Installateur électricien, trois métiers en un

Installateur électricien, trois métiers en un 05
Fév
2020

Un cours, trois diplômes

 

Le métier d’installateur-électricien tel qu’il est enseigné à l’Institut Don Bosco se modifie en profondeur. Les contacts avec le secteur professionnel qui représente ces métiers ont été fructueux et ont mené à la définition du contenu de trois métiers distincts :

  • L’installateur-électricien résidentiel ;
  • L’installateur-électricien industriel ;
  • L’installateur-électricien tertiaire.

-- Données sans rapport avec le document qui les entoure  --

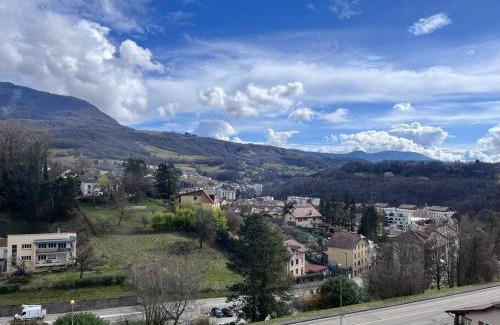 Bellegarde-sur-Valserine Apartment | Le Tropical - Vue sur les montagnes - 4 personnes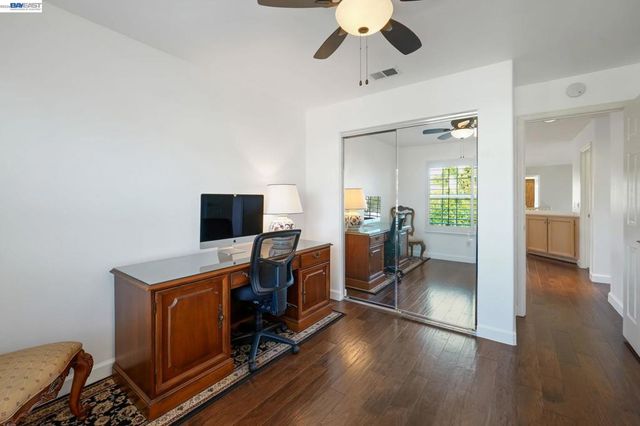 415 Orchard View Ave, Martinez, CA 94553
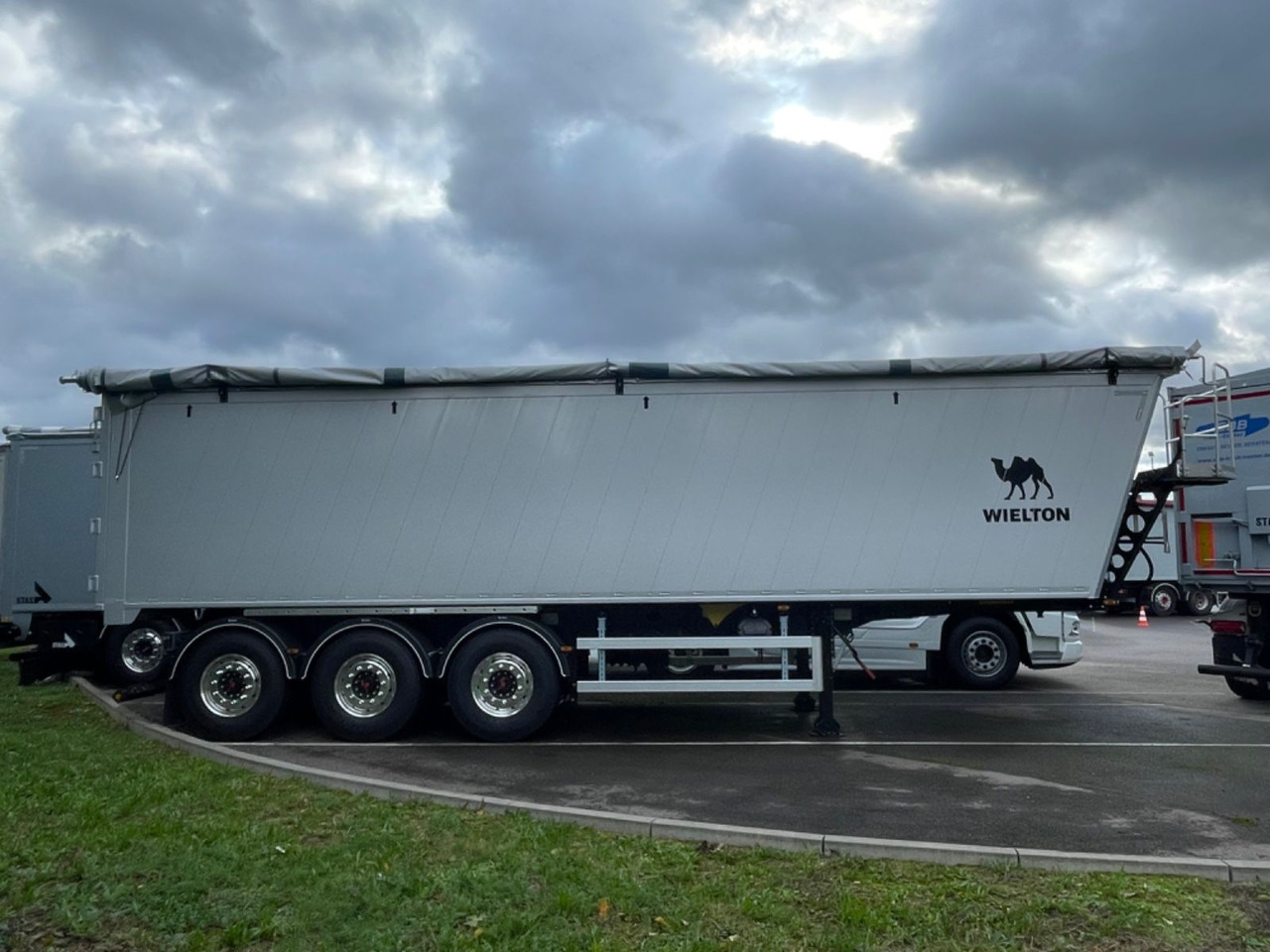 Wielton Bulk Master 51 cbm 3-Achs Alukipper Wielton Bulk Master 51 cbm 3-Achs Alukipper - Tipper semi-trailer: picture 3 Wielton Bulk Master 51 cbm 3-Achs Alukipper Wielton Bulk Master 51 cbm 3-Achs Alukipper - Tipper semi-trailer: picture 3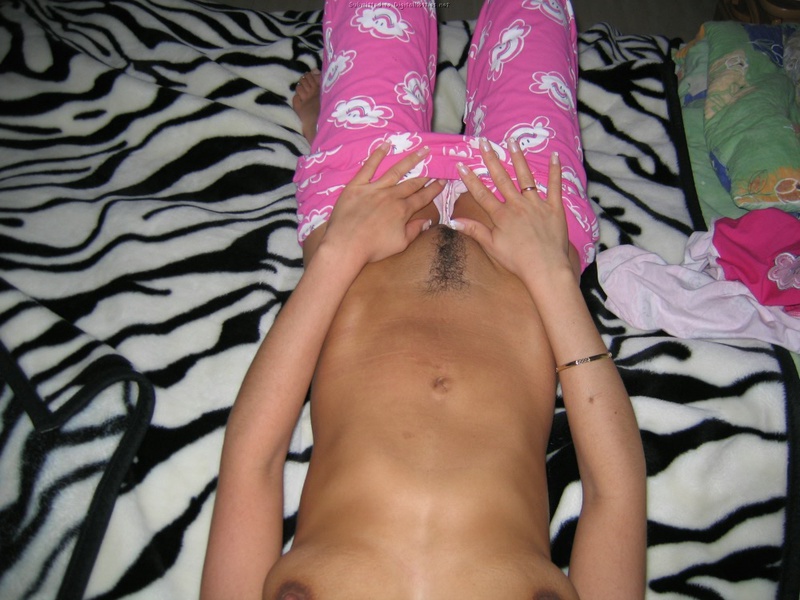 Замужняя дрянь показала вульву и получила кайф 16 фотография Замужняя дрянь показала вульву и получила кайф 16 фотография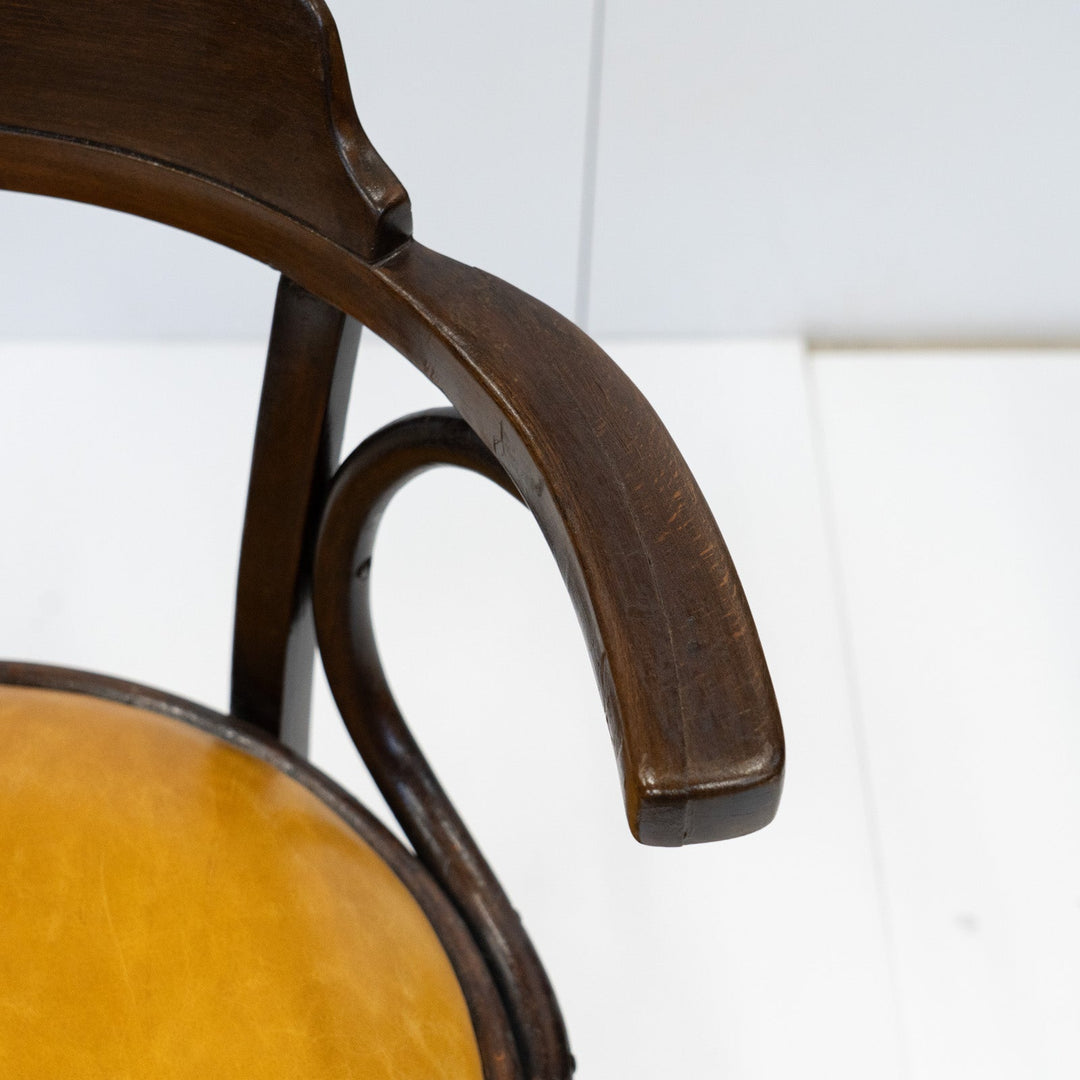 包み込むような背もたれとアームが一体化した ベントウッド アームチェア /26A-C7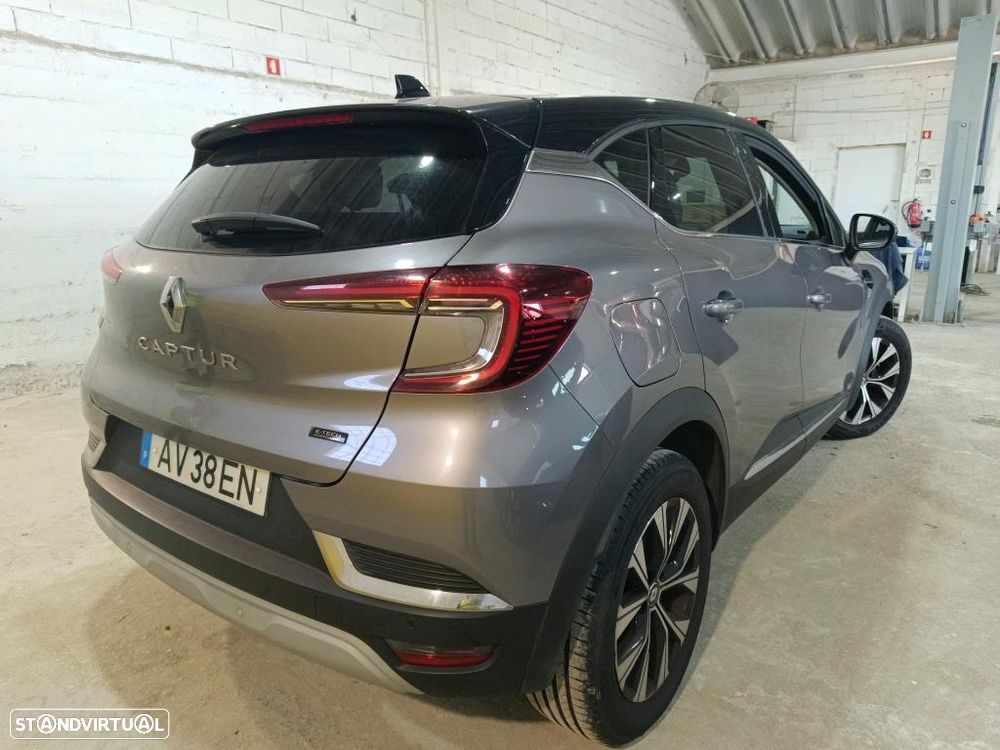 Renault Captur 1.6 E-Tech Plug-In Hybrid Techno - 3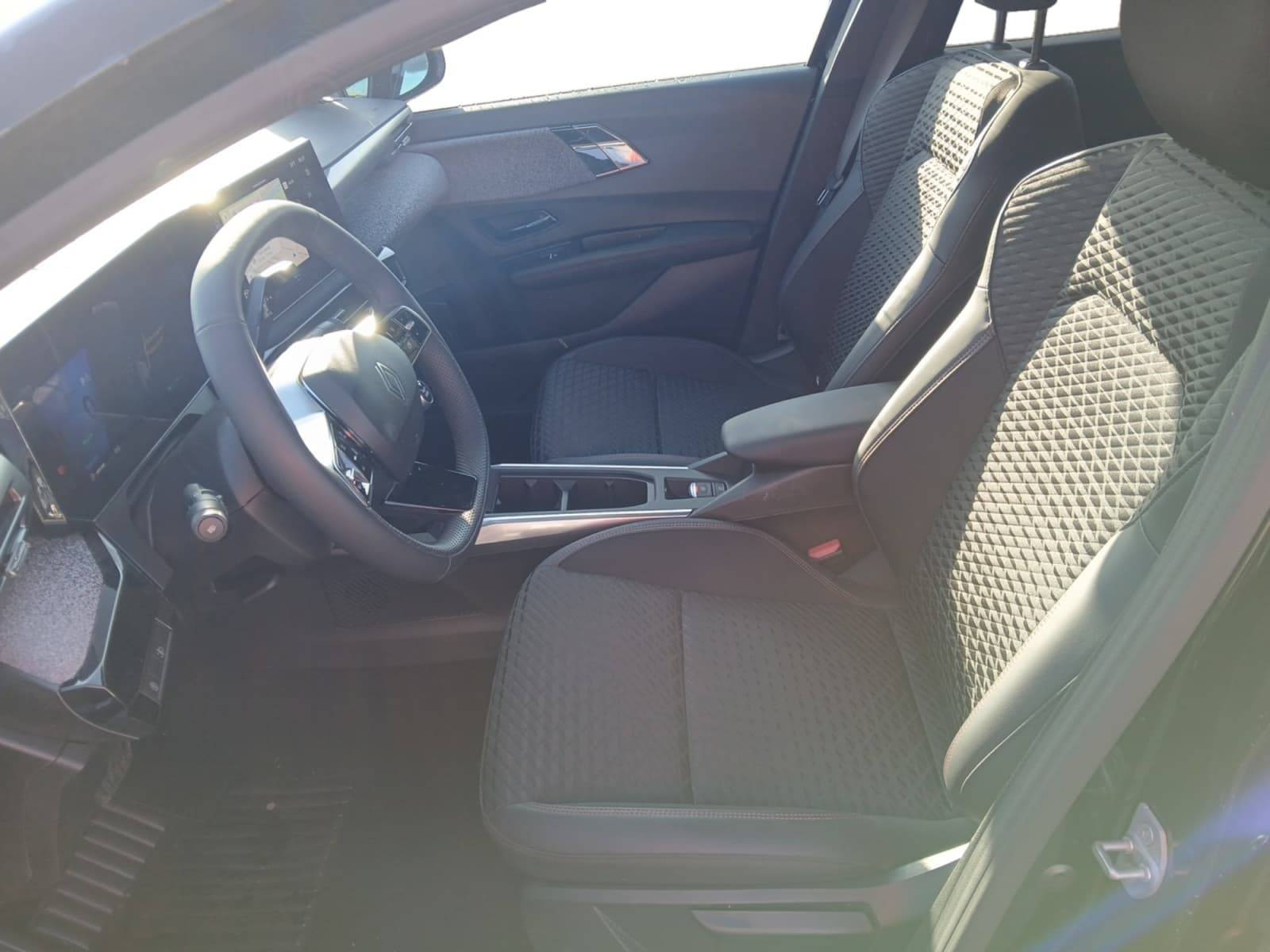 Vente en ligne Renault Clio 6 Clio E-Tech full hybrid 160 ch au prix de 26 490 €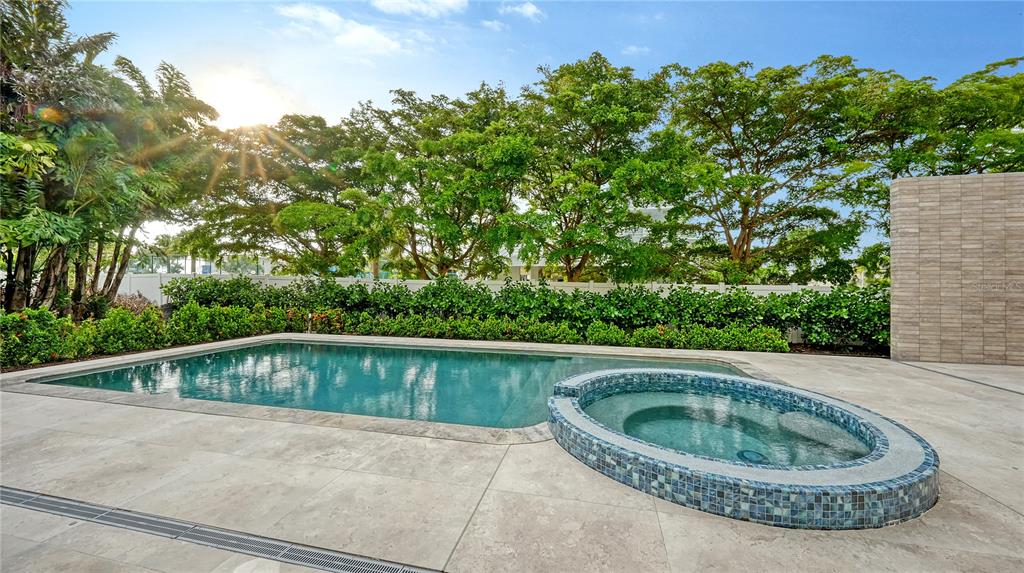 Longboat Key, Florida, 34228, United States, 5 Bedrooms Bedrooms, ,5 BathroomsBathrooms,Residential,For Sale,1766369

Les deux premiers étaient professés en 5e et en 6e année. Il fallait choisir une des deux spécialités. Ces deux métiers comprennent bien sûr de larges parties communes, mais aussi des écarts de contenu importants. Réaliser l’installation électrique d’une maison comporte des compétences et des connaissances en sécurité des personnes et en domotique (résidentiel). Elles sont différentes de celles qu’on va demander à quelqu’un qui installe l’électricité d’une usine de production automobile (industriel). L’installateur électricien tertiaire est celui qui installe la distribution électrique dans une grande surface ou dans un hôpital. Ici aussi, des compétences croisées avec les professions citées plus haut, mais aussi des connaissances spécifiques. L’installateur-électricien tertiaire est une spécialité qui n’étaient pas encore enseignées à l’Institut Don Bosco.

 

Compétences croisées

Dorénavant, il n’y aura plus à choisir et la formation sera un peu plus longue. À partir de la 4e année, les trois métiers seront enseignés sous forme de Certification par Unités d’Acquis d’Apprentissage (CPU). Les fonctions d’installateur électricien sont divisées en « tout cohérents », les unités, qui forment un ensemble d’acquis d’apprentissage susceptible d’évaluation et de validation. Une fois validée, l’unité est définitivement acquise.

 

Trois années de formation et trois métiers à la clé

Cette manière de travailler modifie évidemment le cursus. On ne choisit plus son métier, mais on en apprend les parties de manière successive et les parties « communes » aux différents métiers ne doivent pas être « revues ». On gagne ainsi en temps et en efficacité et un élève qui acquiert toutes ses unités sortira de 6e année en CPU avec trois certificats de qualification qui lui permettront d’intégrer le marché de l’emploi avec une facilité accrue. On est donc passé d’une formation en deux ans qui menait à un métier à une formation en trois ans qui mène à trois métiers.
La CPU qui donne ainsi un contenu clair à chaque unité est lisible à la fois pour l’élève, pour l’employeur et offre à un candidat de se démarquer positivement dans sa démarche vis-à-vis des employeurs.

 

Connecté à l’emploi

La CPU ne se contente pas de rationaliser le contenu de la formation. Un lien plus fort est créé avec le monde du travail. Les visites d’entreprises sont favorisées et entrent dans l’horaire des cours, des stages nombreux et orientés émaillent la formation et permettent de voir les métiers en condition réelle.
L’Institut Don Bosco a créé beaucoup de partenariat avec des entreprises actives dans les métiers auxquels notre école forme. Le métier d’installateur électricien a beaucoup d’avenir en Belgique et à Bruxelles tout particulièrement. Les trois aspects de ce métier sont en pénurie de main d’œuvre. Nous ne pouvons donc que nous réjouir de ce changement.